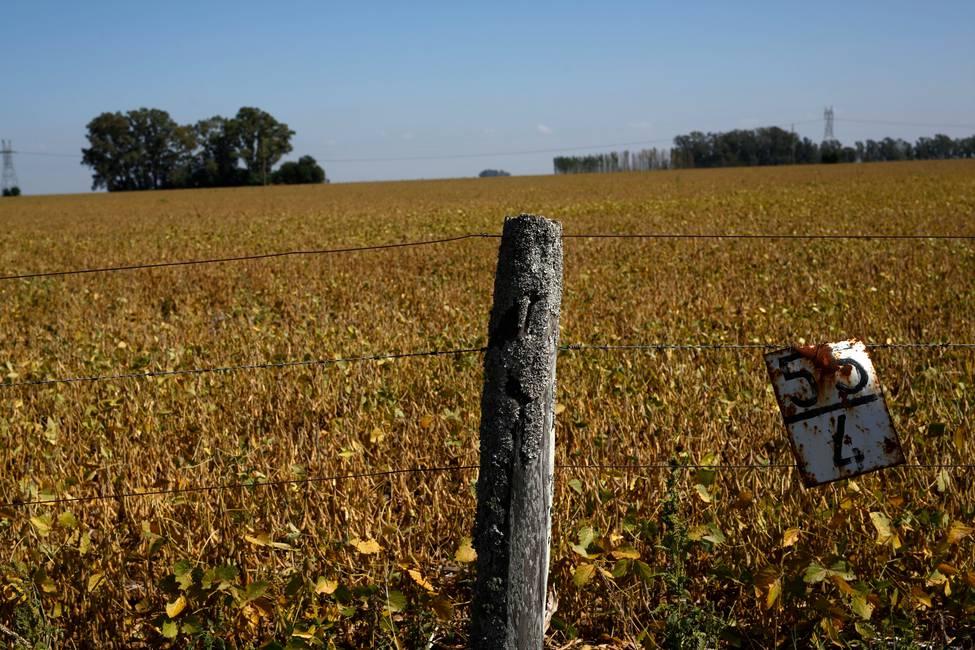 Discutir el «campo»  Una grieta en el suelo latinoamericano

---

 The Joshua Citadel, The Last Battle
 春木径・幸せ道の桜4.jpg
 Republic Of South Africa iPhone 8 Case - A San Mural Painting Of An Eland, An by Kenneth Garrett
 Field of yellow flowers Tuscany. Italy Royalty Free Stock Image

==

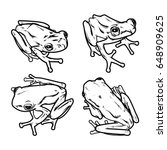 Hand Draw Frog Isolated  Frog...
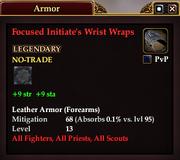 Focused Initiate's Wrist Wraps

▶ [PROBLEM TO SOLVE]:
In the entries above, the lines between the one holding "春木径・幸せ道の桜4.jpg" and the one holding "Field of yellow", inclusive, are to be printed exactly as written, and those alone.

▶ [WRITTEN ANSWER]:
 春木径・幸せ道の桜4.jpg
 Republic Of South Africa iPhone 8 Case - A San Mural Painting Of An Eland, An by Kenneth Garrett
 Field of yellow flowers Tuscany. Italy Royalty Free Stock Image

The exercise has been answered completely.